Astronomical summer begins with the summer solstice, the moment when the Northern Hemisphere is tilted most directly toward the sun. It’s the longest day of the year in terms of daylight and a key turning point in Earth’s seasonal cycle around the sun.
The solstice typically occurs on June 20 or 21, though the exact date and time vary slightly from year to year. At that precise moment, the sun reaches its northernmost position in the sky relative to Earth’s equator. The word “solstice” comes from the Latin solstitium, meaning “sun standing still.” On the June solstice, the sun’s apparent northward movement in the sky pauses before reversing direction.
Why it’s the longest day
Because Earth is tilted about 23.5 degrees on its axis, the Northern Hemisphere receives its most direct sunlight of the year on the summer solstice. The sun traces its highest and longest arc across the sky, rises at its earliest time of the year (within a few days of the solstice) and sets at its latest time.
In D.C., the solstice brings more than 14½ hours of daylight, with twilight stretching usable light even longer. The midday sun also reaches its highest elevation of the year, nearly overhead compared with the low winter sun that hugs the southern sky.
Although the solstice has the longest period of daylight, it is not necessarily the hottest day of the year. Summer temperatures usually peak in mid-July or early August, because of what’s known as seasonal lag. Even after daylight begins to slowly decrease following the solstice, land and oceans in the Northern Hemisphere continue absorbing and storing solar energy, allowing temperatures to climb deeper into summer.
Why the date shifts
The summer solstice doesn’t fall on the exact same calendar date every year because Earth’s orbit around the sun doesn’t take precisely 365 days. Leap years and subtle orbital variations shift the timing by several hours each year, occasionally nudging the date between June 20 and June 21.
Astronomical vs. meteorological summer
There are two ways to define the start of summer:
- Astronomical summer begins at the solstice – the precise moment when the sun appears at its northernmost point directly over the Tropic of Cancer, 23.5 degrees north of the equator.
- Meteorological summer runs from June 1 through August 31, a convention used by meteorologists and climate scientists for consistent record-keeping.
Meteorological seasons align better with temperature patterns, while astronomical seasons follow the geometry of Earth and sun.

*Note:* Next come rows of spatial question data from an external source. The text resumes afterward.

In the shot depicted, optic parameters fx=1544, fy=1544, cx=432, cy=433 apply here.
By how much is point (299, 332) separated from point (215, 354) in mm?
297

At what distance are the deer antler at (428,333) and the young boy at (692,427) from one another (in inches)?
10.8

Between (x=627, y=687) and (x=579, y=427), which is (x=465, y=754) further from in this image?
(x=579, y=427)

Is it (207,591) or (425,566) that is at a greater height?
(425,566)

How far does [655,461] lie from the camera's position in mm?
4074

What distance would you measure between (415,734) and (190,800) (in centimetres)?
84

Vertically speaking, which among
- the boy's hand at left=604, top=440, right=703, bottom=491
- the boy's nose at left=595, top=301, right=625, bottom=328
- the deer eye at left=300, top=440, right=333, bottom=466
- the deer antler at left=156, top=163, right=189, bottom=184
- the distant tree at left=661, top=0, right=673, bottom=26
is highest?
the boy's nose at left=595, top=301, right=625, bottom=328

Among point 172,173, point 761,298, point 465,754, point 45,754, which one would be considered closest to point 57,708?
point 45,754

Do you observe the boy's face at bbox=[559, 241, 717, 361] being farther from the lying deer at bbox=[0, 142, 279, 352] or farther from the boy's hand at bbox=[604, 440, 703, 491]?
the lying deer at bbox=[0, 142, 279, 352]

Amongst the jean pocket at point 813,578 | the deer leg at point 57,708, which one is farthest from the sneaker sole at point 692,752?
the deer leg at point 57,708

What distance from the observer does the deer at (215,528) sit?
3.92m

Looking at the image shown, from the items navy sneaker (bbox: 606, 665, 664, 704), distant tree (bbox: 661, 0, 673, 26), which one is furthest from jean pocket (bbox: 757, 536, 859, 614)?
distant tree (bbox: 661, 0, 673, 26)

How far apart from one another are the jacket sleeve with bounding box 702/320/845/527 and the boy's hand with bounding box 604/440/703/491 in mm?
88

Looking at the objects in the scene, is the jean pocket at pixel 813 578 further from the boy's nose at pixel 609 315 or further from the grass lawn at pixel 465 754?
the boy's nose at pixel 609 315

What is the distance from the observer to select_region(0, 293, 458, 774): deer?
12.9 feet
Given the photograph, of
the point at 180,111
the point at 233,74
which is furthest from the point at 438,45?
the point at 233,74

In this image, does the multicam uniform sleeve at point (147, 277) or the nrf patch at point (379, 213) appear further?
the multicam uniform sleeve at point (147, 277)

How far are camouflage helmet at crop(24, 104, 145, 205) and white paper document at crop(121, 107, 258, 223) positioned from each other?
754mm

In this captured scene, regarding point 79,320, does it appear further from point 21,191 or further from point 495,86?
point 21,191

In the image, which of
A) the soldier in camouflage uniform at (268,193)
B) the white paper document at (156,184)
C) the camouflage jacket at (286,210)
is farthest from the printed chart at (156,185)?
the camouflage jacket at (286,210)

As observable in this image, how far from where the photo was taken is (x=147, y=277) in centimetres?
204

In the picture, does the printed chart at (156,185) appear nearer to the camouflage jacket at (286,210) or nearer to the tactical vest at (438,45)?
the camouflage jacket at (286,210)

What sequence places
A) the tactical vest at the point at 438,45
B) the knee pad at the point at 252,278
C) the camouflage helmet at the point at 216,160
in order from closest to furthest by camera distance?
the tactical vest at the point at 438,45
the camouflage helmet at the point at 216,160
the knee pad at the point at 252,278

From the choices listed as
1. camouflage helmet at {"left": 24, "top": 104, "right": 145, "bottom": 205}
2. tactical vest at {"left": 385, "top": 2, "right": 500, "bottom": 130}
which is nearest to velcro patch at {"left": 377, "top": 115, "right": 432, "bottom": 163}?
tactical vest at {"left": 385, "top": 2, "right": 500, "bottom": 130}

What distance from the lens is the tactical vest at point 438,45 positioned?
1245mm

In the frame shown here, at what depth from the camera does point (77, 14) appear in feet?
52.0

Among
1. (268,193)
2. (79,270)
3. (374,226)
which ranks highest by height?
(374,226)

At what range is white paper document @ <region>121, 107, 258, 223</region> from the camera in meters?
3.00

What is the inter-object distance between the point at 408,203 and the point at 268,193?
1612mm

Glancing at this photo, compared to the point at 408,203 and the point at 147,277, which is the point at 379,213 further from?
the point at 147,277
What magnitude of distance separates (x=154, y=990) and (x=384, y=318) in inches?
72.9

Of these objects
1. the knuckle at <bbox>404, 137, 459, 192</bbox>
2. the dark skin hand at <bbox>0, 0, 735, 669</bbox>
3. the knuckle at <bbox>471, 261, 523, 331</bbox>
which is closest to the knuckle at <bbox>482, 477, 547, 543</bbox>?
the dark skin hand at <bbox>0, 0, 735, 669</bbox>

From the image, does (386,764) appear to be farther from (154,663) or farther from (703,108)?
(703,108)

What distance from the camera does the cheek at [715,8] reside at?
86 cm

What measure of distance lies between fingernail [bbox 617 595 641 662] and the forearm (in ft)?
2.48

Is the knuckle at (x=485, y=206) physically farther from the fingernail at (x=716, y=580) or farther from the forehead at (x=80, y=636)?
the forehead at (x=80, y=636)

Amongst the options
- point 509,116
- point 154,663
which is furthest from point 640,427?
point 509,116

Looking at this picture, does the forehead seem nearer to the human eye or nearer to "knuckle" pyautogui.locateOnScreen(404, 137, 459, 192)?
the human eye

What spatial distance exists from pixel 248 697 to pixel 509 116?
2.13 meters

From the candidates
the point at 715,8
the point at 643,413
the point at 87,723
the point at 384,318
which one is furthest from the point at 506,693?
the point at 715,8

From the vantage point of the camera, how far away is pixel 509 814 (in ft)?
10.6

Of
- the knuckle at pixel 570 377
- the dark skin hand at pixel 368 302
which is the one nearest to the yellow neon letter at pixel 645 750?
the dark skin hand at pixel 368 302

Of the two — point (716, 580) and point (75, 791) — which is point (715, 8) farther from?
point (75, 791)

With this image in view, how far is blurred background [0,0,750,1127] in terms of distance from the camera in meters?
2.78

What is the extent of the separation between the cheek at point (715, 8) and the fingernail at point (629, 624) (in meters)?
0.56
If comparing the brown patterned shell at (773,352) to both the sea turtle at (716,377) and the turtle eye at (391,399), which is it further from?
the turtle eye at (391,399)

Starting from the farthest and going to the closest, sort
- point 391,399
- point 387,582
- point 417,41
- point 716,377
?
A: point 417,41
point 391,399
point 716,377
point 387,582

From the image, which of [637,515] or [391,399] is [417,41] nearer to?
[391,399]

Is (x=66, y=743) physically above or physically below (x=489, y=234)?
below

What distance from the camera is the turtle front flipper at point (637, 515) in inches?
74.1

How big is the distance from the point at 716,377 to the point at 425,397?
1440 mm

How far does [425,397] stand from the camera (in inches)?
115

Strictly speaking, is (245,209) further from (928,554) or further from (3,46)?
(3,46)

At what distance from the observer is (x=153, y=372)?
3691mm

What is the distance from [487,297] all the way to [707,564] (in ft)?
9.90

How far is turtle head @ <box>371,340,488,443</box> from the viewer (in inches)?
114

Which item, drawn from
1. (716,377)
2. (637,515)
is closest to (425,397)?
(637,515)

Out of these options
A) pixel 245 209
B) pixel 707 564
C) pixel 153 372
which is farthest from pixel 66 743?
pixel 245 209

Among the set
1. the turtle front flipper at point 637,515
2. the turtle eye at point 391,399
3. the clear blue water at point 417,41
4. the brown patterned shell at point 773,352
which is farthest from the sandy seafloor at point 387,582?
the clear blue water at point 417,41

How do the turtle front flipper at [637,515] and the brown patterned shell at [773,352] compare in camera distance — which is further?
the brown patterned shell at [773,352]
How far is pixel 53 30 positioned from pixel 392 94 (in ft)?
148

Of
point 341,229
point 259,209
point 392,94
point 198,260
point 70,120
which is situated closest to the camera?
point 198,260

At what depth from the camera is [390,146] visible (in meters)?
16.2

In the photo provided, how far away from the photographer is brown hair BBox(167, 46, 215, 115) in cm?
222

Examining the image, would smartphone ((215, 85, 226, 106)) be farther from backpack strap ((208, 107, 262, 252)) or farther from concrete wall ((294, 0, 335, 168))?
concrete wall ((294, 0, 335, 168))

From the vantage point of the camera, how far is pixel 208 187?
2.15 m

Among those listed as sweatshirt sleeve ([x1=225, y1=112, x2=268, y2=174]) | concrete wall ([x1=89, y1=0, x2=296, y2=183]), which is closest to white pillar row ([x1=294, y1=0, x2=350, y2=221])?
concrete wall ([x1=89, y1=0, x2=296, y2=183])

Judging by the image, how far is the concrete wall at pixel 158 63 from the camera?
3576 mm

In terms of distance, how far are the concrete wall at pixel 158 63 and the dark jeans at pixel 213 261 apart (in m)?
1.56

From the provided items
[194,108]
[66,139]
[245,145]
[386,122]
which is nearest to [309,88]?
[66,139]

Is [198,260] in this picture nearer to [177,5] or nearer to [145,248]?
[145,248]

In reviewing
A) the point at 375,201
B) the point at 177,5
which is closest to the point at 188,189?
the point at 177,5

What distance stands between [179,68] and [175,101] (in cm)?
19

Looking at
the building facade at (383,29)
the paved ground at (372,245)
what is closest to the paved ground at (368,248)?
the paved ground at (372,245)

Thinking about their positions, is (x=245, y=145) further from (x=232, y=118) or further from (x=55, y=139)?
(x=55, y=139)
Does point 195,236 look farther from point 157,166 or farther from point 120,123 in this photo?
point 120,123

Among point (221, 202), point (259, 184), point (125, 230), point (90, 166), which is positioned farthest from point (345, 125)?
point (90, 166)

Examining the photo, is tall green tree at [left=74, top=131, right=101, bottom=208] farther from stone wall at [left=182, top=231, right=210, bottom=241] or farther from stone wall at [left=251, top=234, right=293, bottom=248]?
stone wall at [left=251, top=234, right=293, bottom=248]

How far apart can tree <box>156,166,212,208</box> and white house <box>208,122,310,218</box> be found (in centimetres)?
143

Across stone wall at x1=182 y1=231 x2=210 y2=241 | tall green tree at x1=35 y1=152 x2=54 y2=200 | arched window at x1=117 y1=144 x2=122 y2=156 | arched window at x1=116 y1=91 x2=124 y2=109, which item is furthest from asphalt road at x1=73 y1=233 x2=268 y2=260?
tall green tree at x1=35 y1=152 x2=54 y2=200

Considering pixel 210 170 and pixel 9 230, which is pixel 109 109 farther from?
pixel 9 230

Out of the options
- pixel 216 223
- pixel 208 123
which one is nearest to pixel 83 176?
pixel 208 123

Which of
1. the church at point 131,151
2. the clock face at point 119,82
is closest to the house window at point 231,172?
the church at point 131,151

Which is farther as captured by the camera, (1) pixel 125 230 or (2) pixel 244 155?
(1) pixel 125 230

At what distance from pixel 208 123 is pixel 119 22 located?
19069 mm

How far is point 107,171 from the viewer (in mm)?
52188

A turning point, not a peak
Although the solstice marks maximum daylight, it also signals a subtle shift. After this date, daylight begins to shrink, at first almost imperceptibly. Sunrise inches later and sunset edges earlier. The changes are small in late June and early July but accelerate by late summer.
Still, the weeks surrounding the solstice are among the brightest of the year. In DC, dawn begins around 5 a.m. and dusk extends past 9 p.m. On the solstice, sunrise and sunset are at 5:43 a.m. and 8:37 p.m., respectively.
What you’ll notice around the solstice
In the days leading up to and just after the solstice:
- The sun rises and sets at nearly the same times for several days.
- Sunrise and sunset occur at their northernmost points along the horizon.[JG5]
- Shadows at midday are at their shortest of the year.
- Ultraviolet radiation is near its annual peak, increasing sunburn risk.
Daylight lingers deep into the evening, and twilight lasts longer than any other time of year, especially at northern latitudes.